Regarding “texture2DLod” and “texture2DLodOffset” under Ubuntu, I’ve hit the same problem myself (and have an ATI Mobility Radeon HD 3650), I believe. Specifically, I don’t seem to have access to any CG profile other than arb(f/v)p1, which precludes access to those methods, if I recall correctly.

For what it’s worth, GLSL seems a little more accommodating.

I don’t know anymore how the correct normals should look :mrgreen:

I just compare it with what I get from a model with a default auto-shader cg shader (there a mound called ‘test’ in the paint models tab).
Last time I checked there were some differences - a flat surface seen head on looks bluish with my shader and blackish with the model-auto-shader, but when not viewing the normals and just lighting the terrain it looks about right.

I’m not expert in these things, so take my thoughts with a grain of salt.

That said, by my understanding I would expect a flat surface seen head-on to appear blue (with RGB values of 127, 127 and 255 respectively when using a range of 0 to 255, specifically). Is your auto-shader version not perhaps being somehow given the normal map as a diffuse map as well, causing the blue areas to appear darker than they should?
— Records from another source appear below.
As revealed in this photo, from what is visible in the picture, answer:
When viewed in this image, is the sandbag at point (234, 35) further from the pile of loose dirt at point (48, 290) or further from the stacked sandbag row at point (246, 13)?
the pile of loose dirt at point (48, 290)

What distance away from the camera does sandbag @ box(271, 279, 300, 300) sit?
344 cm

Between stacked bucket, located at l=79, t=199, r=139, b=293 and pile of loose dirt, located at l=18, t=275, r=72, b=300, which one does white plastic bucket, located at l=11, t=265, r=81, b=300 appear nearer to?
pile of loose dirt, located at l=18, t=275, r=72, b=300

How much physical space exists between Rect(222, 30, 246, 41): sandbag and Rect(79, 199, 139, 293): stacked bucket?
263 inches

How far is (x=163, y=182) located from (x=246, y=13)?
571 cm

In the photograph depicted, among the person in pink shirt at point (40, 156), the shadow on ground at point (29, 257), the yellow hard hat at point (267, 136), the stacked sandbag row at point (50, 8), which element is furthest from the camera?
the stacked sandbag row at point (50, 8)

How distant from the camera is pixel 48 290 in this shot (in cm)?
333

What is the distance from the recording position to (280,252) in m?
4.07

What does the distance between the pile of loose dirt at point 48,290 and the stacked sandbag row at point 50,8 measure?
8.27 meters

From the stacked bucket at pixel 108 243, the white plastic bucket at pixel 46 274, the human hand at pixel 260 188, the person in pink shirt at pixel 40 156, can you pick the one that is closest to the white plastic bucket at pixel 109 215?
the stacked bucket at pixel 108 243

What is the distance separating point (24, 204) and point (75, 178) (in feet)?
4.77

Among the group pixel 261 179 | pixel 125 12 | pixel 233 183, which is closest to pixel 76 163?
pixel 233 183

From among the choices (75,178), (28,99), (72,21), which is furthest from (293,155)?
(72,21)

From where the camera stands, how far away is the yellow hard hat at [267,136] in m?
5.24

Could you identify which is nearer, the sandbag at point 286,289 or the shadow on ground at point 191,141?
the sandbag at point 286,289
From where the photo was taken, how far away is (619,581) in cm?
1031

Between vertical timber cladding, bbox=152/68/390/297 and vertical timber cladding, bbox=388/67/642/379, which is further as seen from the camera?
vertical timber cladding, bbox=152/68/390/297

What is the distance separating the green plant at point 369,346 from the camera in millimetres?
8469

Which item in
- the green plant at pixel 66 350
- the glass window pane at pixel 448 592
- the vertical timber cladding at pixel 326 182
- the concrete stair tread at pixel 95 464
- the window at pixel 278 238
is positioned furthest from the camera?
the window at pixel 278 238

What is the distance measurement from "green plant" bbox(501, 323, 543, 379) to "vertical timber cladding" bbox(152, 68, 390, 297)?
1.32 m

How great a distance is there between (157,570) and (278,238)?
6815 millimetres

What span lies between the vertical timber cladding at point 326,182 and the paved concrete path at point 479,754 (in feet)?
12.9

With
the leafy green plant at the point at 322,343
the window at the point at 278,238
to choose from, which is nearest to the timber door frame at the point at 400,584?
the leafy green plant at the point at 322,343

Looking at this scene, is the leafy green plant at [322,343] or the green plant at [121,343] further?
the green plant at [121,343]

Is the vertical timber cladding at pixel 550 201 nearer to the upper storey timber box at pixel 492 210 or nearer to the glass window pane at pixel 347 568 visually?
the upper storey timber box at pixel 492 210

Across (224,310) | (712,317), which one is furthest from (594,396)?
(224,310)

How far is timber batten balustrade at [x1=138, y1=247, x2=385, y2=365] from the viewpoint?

As far as I had time understand Cg and GLSL uses different coordinate spaces, at least in Panda. With this code in GLSL I can get the same result as Cg autoshader:

gl_FragData[0].xzyw=gl_ProjectionMatrix * vec4(norm.xyz, 1.0)

but if you make all calculations in GLSL, then I think there no reasons to convert normals or something else in Cg space.

Going back to beginning: is problem with lights still actual?

I think I’d call it solved, the light looks fine, so I won’t be bothered about the rest.

I think it’s just as ninth wrote - Cg and GLSL uses different coordinate spaces. I’ll accept that as true until proven otherwise.